Tuesday, 19 April 2011



For some time I have been questioning the term ‘Graffiti Artist’, considering exactly what it means to me. For ten or more years I used it to describe myself and the work I created but more recently I have felt less comfortable with using it.

The term graffiti is used to illustrate anything from marks made on a surface to intricate and colourful paintings made with spray cans. However the word has its roots in archaeological science, defined as ‘inscriptions or drawings scratched or carved onto a surface.’(1)

Growing up in the inner-city around people who used spray cans to write their names elaborately on walls was exciting and I soon joined in, loving finding a new way to channel my creativity, surrounded and encouraged by likeminded friends. But I also enjoyed being known as a graffiti artist and the sense of belonging that it brought.

But of late I don’t feel like the term fits anymore – especially as this week I realised that it has been over a year since I went out with a bag full of cans and did a letter based painting. I’ve started to question if I was ever really truly a ‘graffiti’ artist in the more original sense of the word. In workshop sessions with young people I have become more sensitive to using the term and have begun to refer to the letter based designs we make as ‘New York style graffiti’, with style and technique taken from the American graffiti subculture. I think it is important to recognise the origins of that particular movement and separate it from all of the other graffiti artists and movements that there are, and have been since the beginnings of time – cavemen, ancient Egyptians, political activists, street gangs, freight train riding hobo’s, Arthur Stace and a perhaps a million others…
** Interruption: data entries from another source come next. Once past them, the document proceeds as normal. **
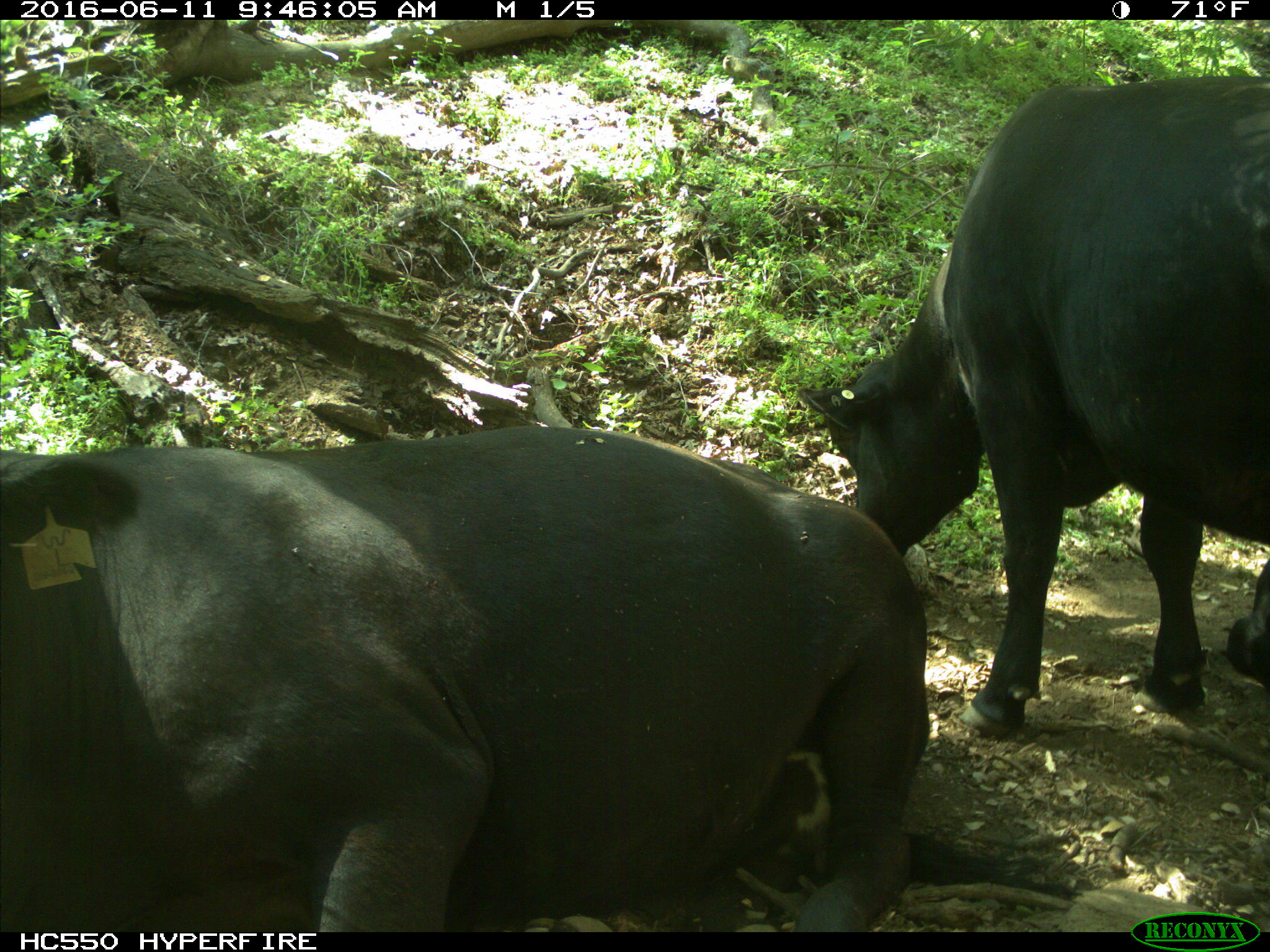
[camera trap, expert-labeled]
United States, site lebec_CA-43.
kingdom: Animalia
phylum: Chordata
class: Mammalia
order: Artiodactyla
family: Bovidae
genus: Bos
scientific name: Bos taurus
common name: domestic cow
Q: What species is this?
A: Bos taurus (domestic cow).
Whilst reading through the recent edition of Juxtapoz magazine I was surprised to see that the NY godfather of the graffiti art subculture Fab 5 Freddy had summed up my thoughts exactly – only he had posed the same questions to himself some 30 years ago.

“In the 80’s, we were reluctant to refer to ourselves as ‘graffiti artists’, but the media descended and called us that. Out of our respect and reverence for the process and practice, we were conscious that we weren’t technically doing ‘graffiti’, as the true meaning of that term is akin to making and illegal mark or scrawl on a wall.
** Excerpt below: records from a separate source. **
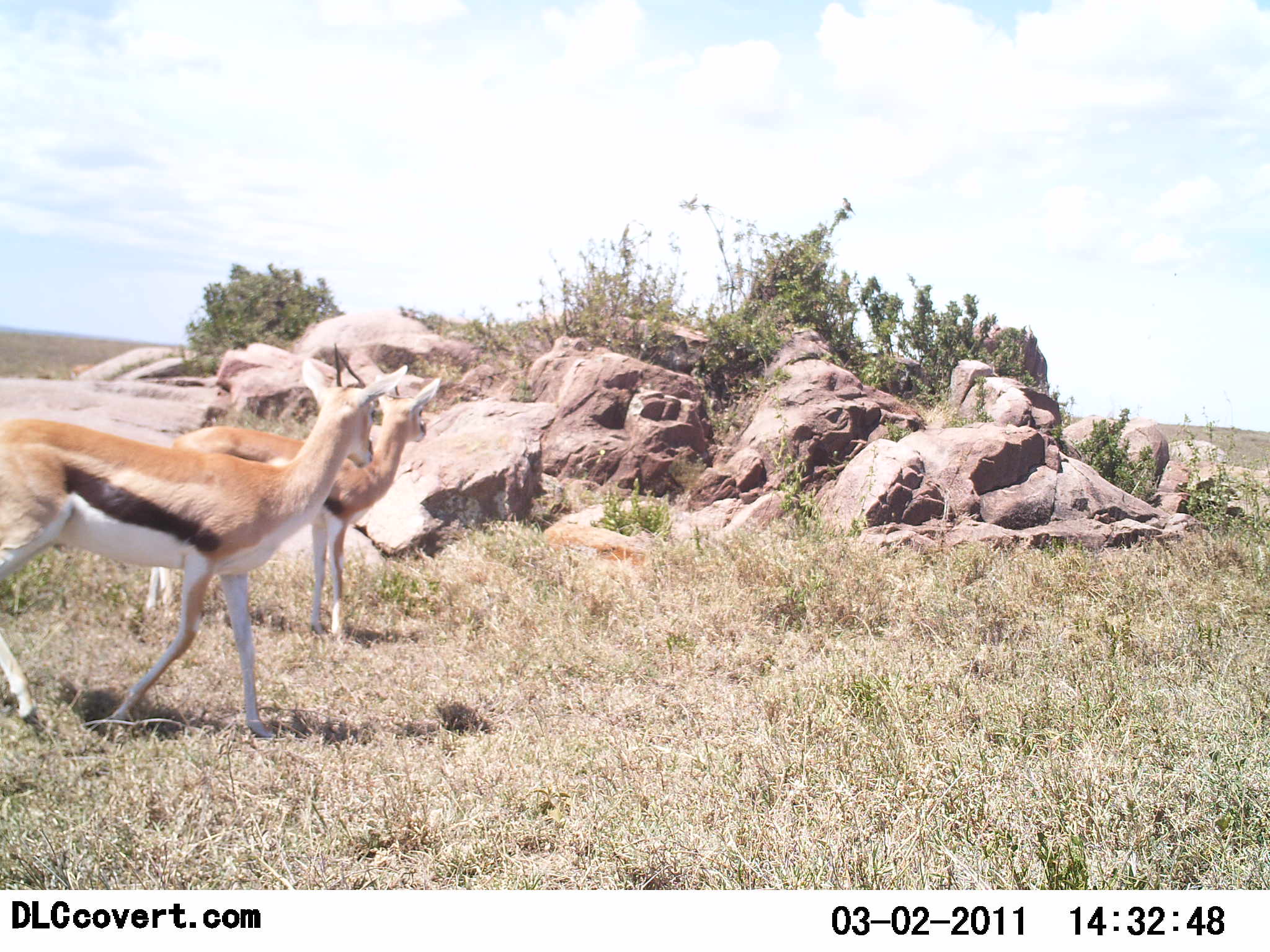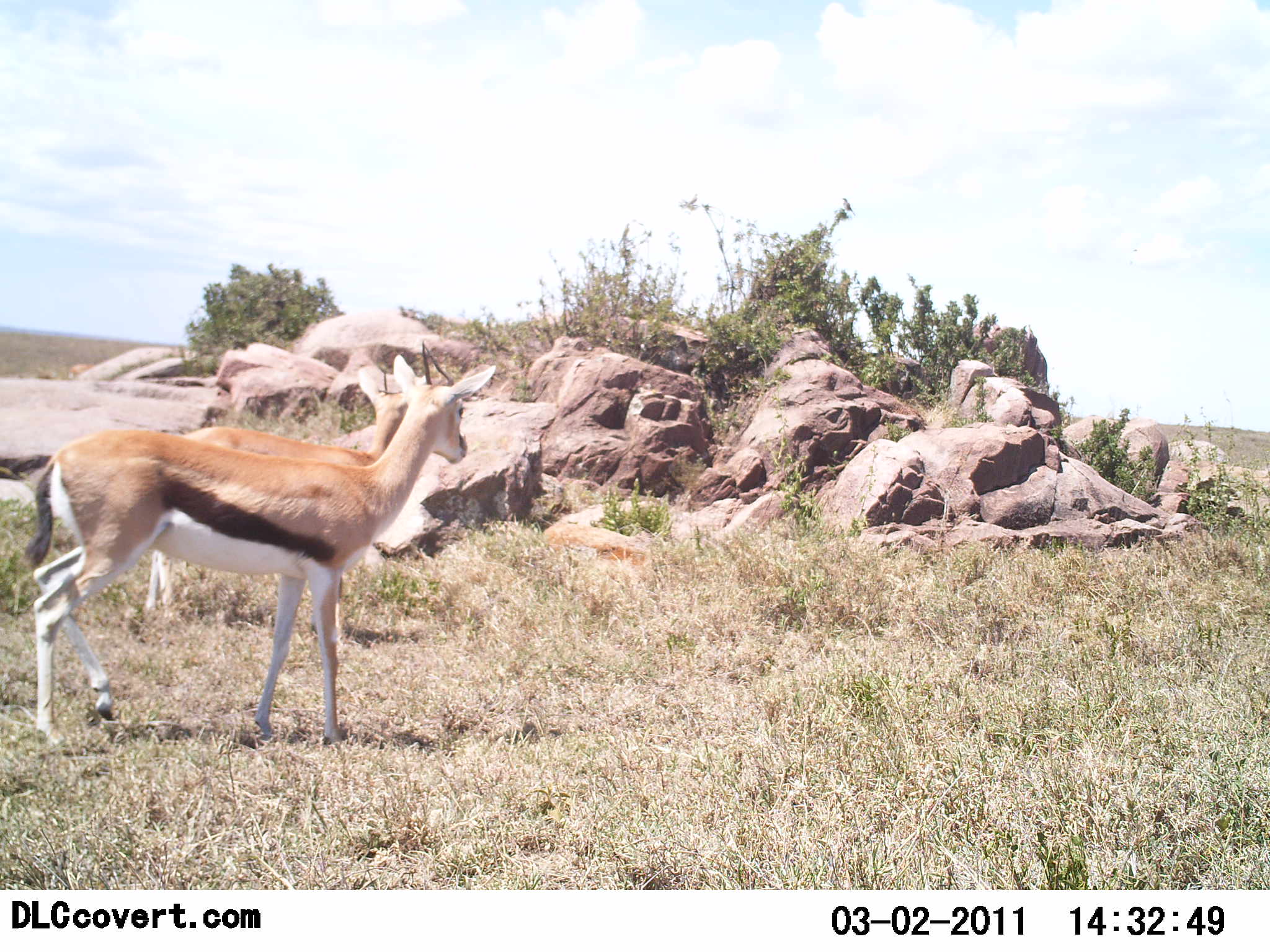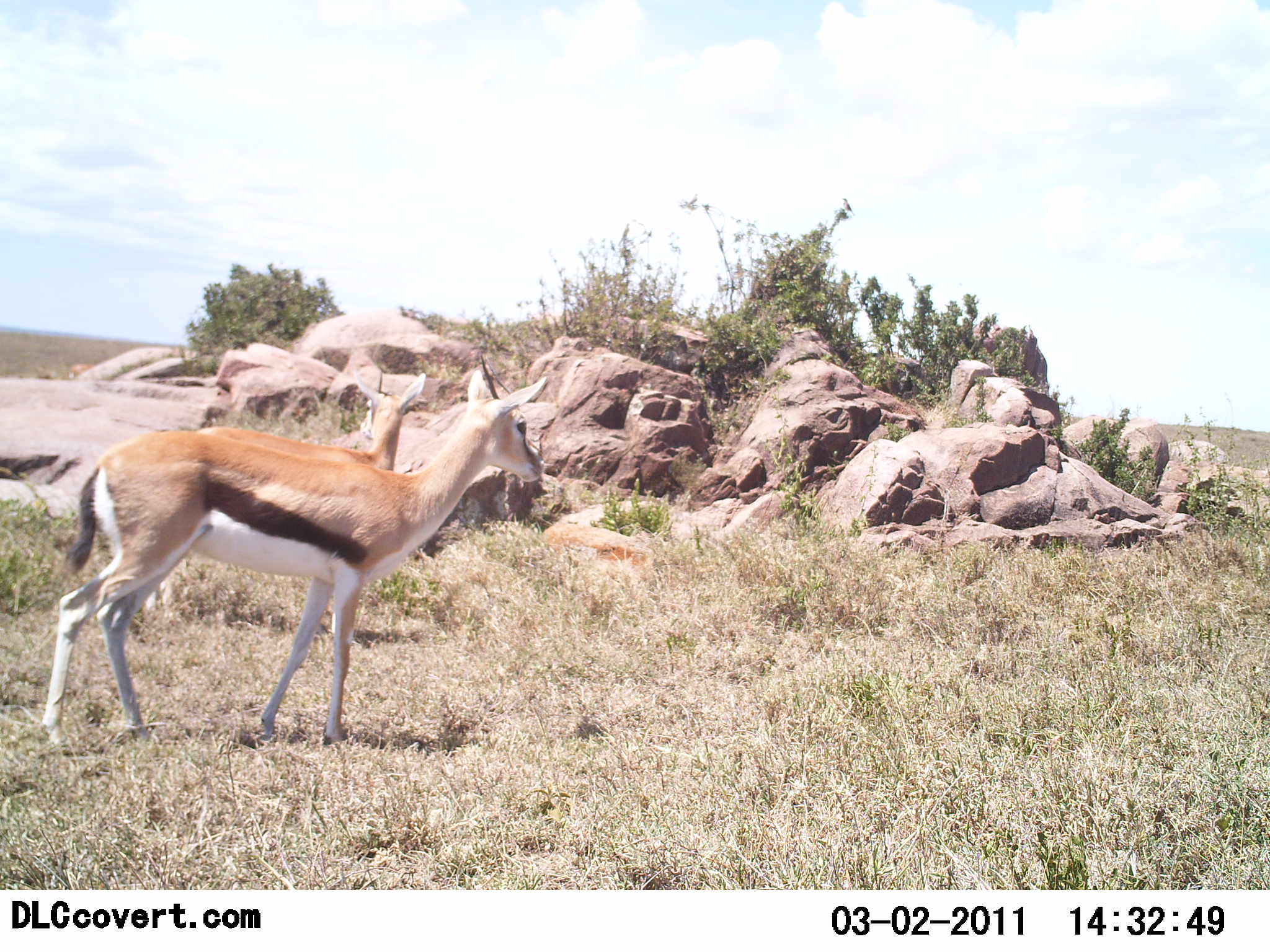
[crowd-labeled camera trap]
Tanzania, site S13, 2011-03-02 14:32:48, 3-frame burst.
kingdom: Animalia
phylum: Chordata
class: Mammalia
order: Artiodactyla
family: Bovidae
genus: Eudorcas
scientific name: Eudorcas thomsonii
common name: thomson's gazelle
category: gazellethomsons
Gazellethomsons (thomson's gazelle) (Eudorcas thomsonii), count 2. Behavior (volunteer vote fractions): standing 36%, resting 0%, moving 86%, interacting 0%. Young present (vote fraction): 0%. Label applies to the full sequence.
But I am aware that meanings of words expand based on popular usage over time. I like to use the term New York style graffiti because that explains the style of spray painting and tagging developed in New York in the ‘70s and ‘80s and most associated with graffiti as an art. Some use the term aerosol artist to reference that they are using spray paint but not necessarily creating graffiti in that New York style.” (2)

I’ve learned so much from painting NY influenced graffiti that it is hard to drop the ‘graffiti’ from ‘artist’. But I use a lot more brushes and acrylic these days - sometimes I don’t even use spray paint in my works at all…
I think it makes more sense to be free of all the expectations and just be an artist.